Provided passage
Is Camp Cooper still in existence? How are you all, the horses & mules? I hope happy & well. Remember me to all the officers & believe me

                                                                                                                  Yours very truly    

                                                                                                                                                  R E Lee




Source: Courtesy of the William J. Stier Collection


Transcribed by William J. Stier, 2017 January 30




1. Nathan George “Shanks” Evans (1824-1868) was a native of South Carolina. He became a brigadier general in the Confederate army during the Civil War.

2. On 1856 September 2, Lee departed his Western Texas command post at Camp Cooper to participate in the court martial proceedings against Major Giles W. Porter (1799-1878), an artillery major, who was accused of repeated drunkenness. The trial was moved to Fort Brown, at the mouth of the Rio Grande. On 1857 February 6, Lee was relieved from the Porter case and assigned to a court martial at Indianola on the Texas Gulf Coast. Porter was convicted of conduct prejudicial to good order and discipline. The army was going to dismiss him, but James Buchanan mitigated the punishment to suspension from rank and pay for one year. Porter retired from the service on 1861 September 2. He died in Albany, New York, in 1878, where he is buried.

3. Lee is referring to the 1855 Lewis Carroll poem, “She’s All My Fancy Painted Him.”  

4. Reference to the 1843 Dan Emmet minstrel song, “The Boatman Dance.”

5. Lee is referring to George B. McClellan, who became captain of the 1st Cavalry in 1855.

Exercise
Can you repeat the letter excerpt word for word, from "1. Nathan George" up to and including "the Civil War."?

Brief descriptive captions:
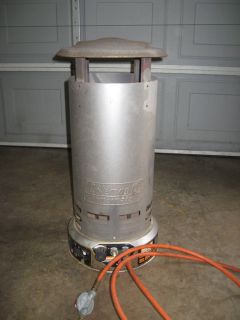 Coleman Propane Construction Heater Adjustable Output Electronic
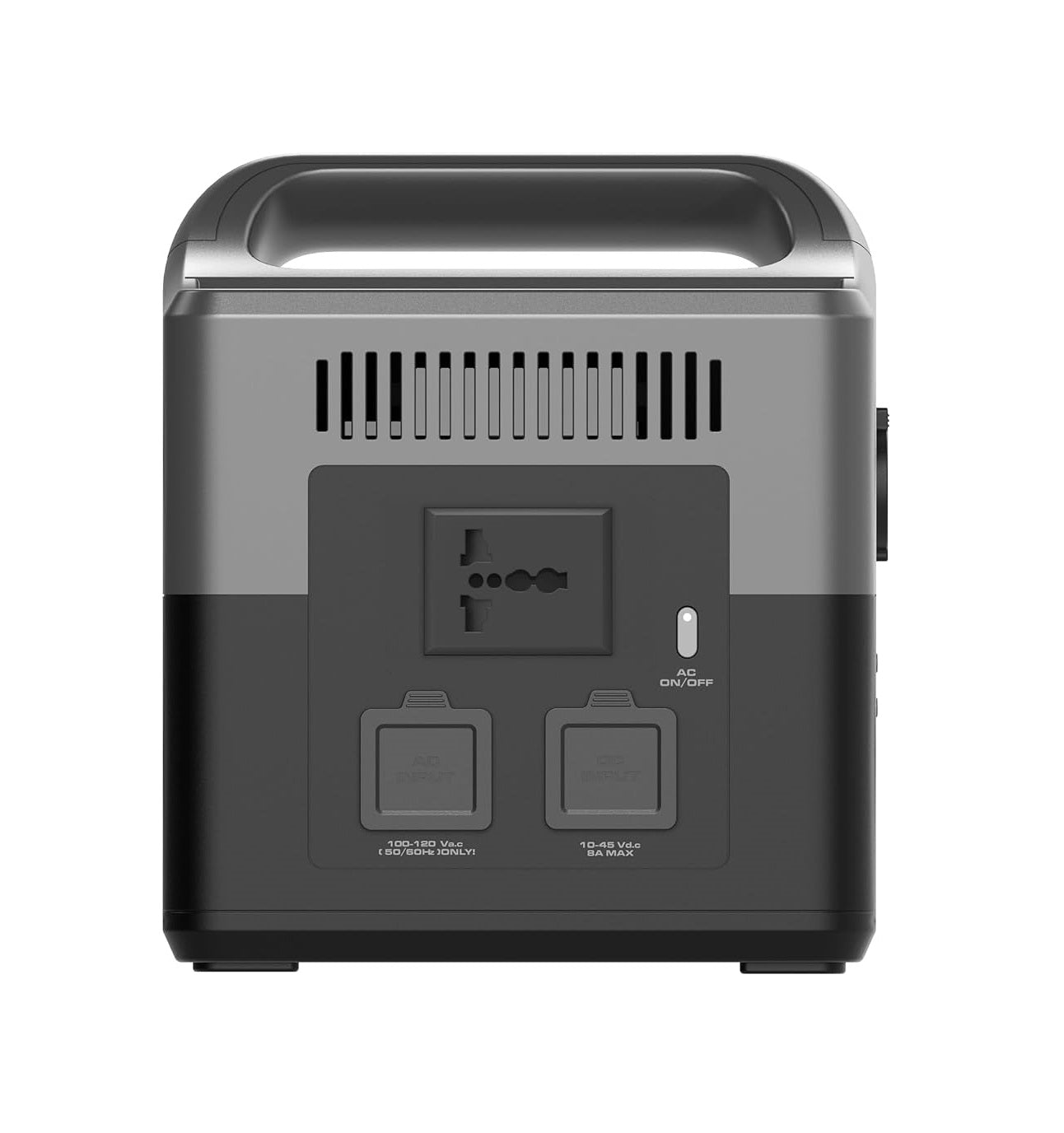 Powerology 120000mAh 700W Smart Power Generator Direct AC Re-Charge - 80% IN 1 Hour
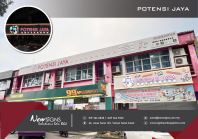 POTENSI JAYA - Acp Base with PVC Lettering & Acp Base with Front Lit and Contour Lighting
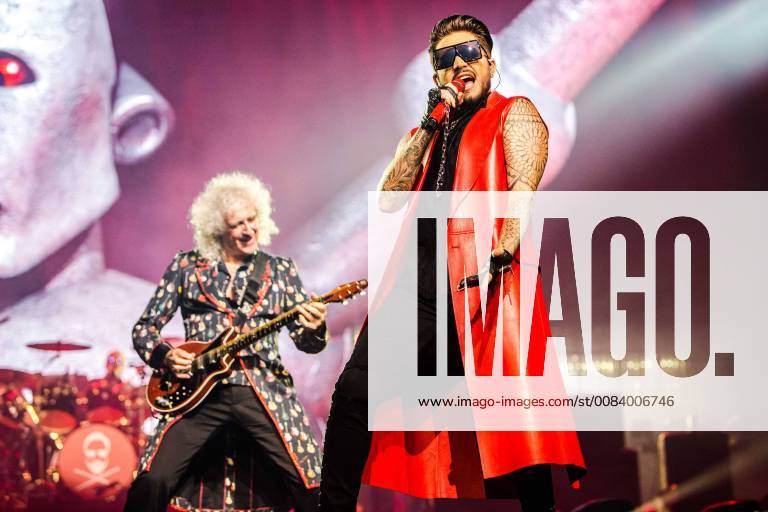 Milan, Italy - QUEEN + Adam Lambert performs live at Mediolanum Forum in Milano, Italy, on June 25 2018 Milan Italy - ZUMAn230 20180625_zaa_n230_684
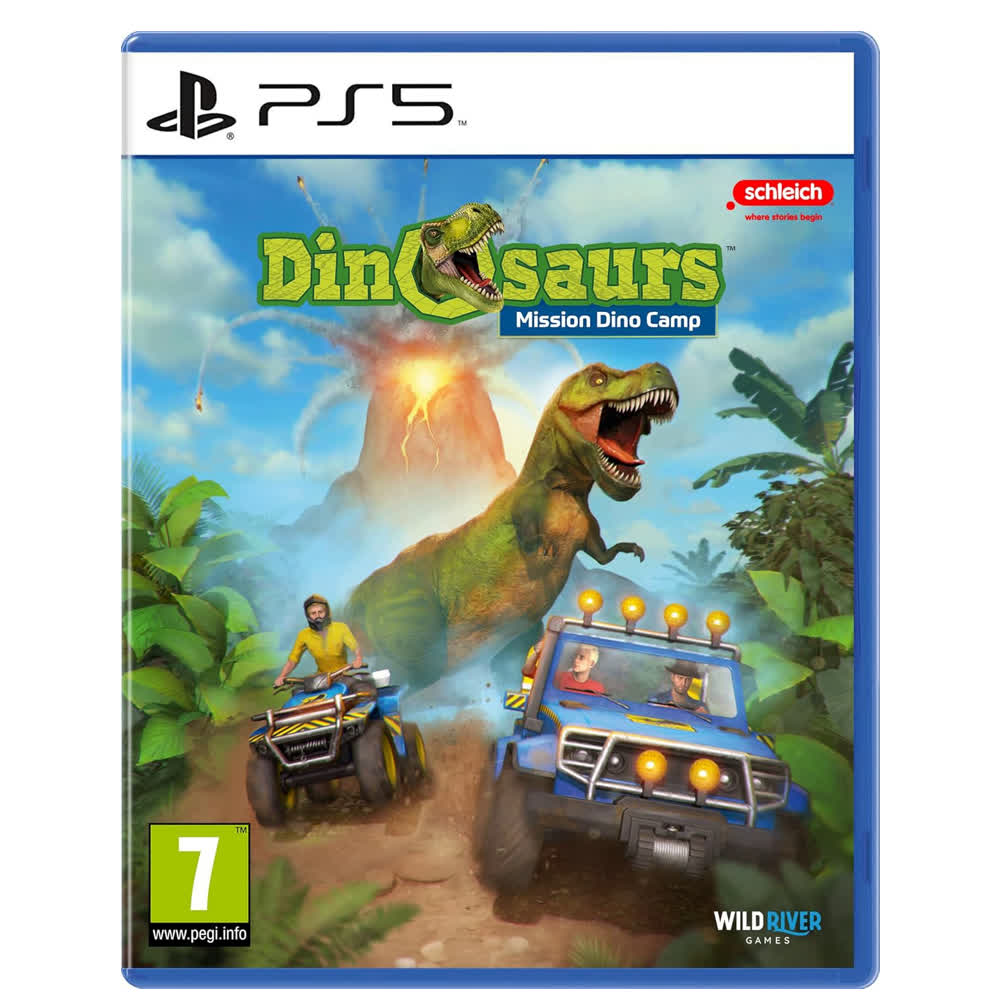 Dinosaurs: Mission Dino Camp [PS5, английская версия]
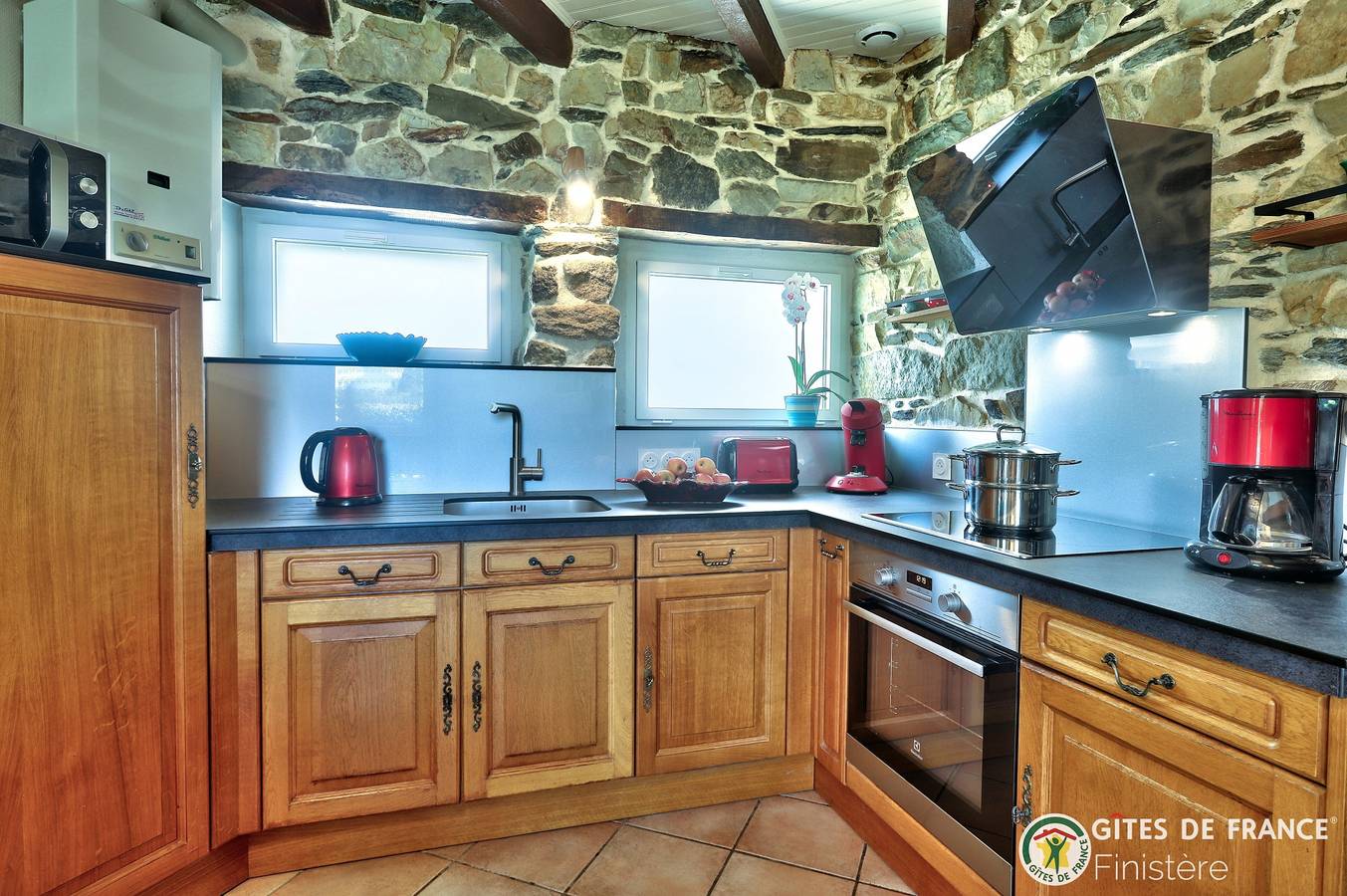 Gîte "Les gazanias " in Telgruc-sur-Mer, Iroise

Answer to the problem
1. Nathan George “Shanks” Evans (1824-1868) was a native of South Carolina. He became a brigadier general in the Confederate army during the Civil War.